Melihat Regan yang memang kesulitan bicara, Alfi pun kembali berdiri. Ia memandang Regan dengan tatapan nyalang, bak seekor singa yang ingin kembali menerkam mangsanya. Tapi, karena Alfi merasa dirinya telah menjadi bahan tontonan banyak orang dan Satpam pun telah berusaha merelai mereka, ia pun memendam amarahnya sedalam mungkin.

Mata tajam Alfi masih mengarah pada Regan. "Gue kasih lo waktu satu menit buat pergi dari sini. Kalo sampe gue balik ke sini dan lo belom pergi, bener-bener gue bakal abisin lo tanpa ampun."

Alfi beranjak dari tempat, secepat mungkin ia berjalan ke parkiran untuk mengambil motornya.

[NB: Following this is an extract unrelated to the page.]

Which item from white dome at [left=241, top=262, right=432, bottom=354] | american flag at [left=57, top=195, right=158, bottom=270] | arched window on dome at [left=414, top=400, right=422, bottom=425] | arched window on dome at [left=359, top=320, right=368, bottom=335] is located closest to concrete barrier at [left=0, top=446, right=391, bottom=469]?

Mood-nya berubah sangat kacau, amarah yang belum ia luapkan seakan-akan masih mengendap di hati dan terasa mengganjal.

"Alfi, lo duluan?" Keenan bertanya saat Alfi melintas di hadapannya dan juga Alana.

Alfi yang tadinya ingin berlalu begitu saja dari hadapan Keenan, kini tiba-tiba memundurkan langkahnya dan berhenti di hadapan sahabatnya tersebut.

"Nan," panggil Alfi, "Lo jangan pulang sebelom Alana bener-bener udah ada di tangan nyokapnya, oke?"

Keenan mengangguk. "Oke, Bos."

"Alfi ..." Alana memanggil dengan pelan.

Alfi meliriknya lalu mengerutkan kening. "Apaan?"

"Makasih, ya." Alana mencoba tersenyum walau ia masih sesenggukan sehabis menangis tadi.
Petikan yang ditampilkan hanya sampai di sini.